Given text:
☆ ☆ ☆

This is going to be my Cold Storage and my printer is going to make my Paper Wallet. So we're going to make Paper Wallets and start with Cold Storage, but the real important thing that we're going to do and it's very important as we're going to basically be making practice wallets and practice Cold Storage so you can get good enough at it to do it seriously. And there's actually a real advantage to making Sloppy Wallets. Sloppy Wallets are things you leave around your house and let people take the address off or Cold Storage, or figure out how to take the Bitcoins off it. You put five cents on it, you put three cents on it, right. But you can actually track those addresses and if the five cents and three cents and all that's disappearing. Well, then you know that someone around is taking money off of your wallets.
So I actually really like Sloppy Wallets. I leave them all over my computer and then I watch them every now and then, right. And if your Sloppy Wallet is empty, well, you know that somehow someone got to them, right. You might have some Malware, you might have some hacking so Sloppy Wallets are actually a good first line of defense to find out if the thieves are coming and then when you make better and better Paper Wallets and better and better Cold Storage, right. That'll be so much more secure so you see them hitting your Sloppy Wallets and then you know you have to be even more careful. So, Sloppy Wallets are great. And today we're going to make a few of them.

☆ ☆ ☆

Task brief:
Reproduce word for word the passage of the Sloppy Wallets transcript above that begins with the words containing "So I actually" and ends with "few of them.".

Given data:
☆ ☆ ☆

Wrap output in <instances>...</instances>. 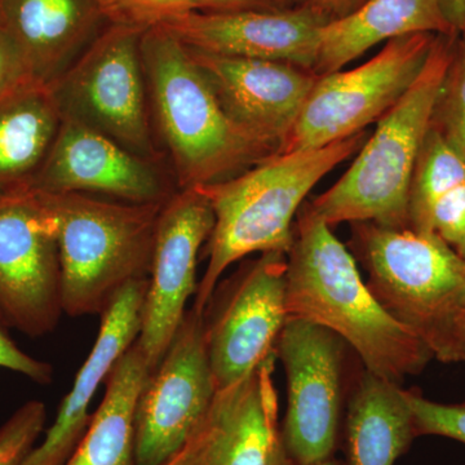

☆ ☆ ☆

Solved exercise:
So I actually really like Sloppy Wallets. I leave them all over my computer and then I watch them every now and then, right. And if your Sloppy Wallet is empty, well, you know that somehow someone got to them, right. You might have some Malware, you might have some hacking so Sloppy Wallets are actually a good first line of defense to find out if the thieves are coming and then when you make better and better Paper Wallets and better and better Cold Storage, right. That'll be so much more secure so you see them hitting your Sloppy Wallets and then you know you have to be even more careful. So, Sloppy Wallets are great. And today we're going to make a few of them.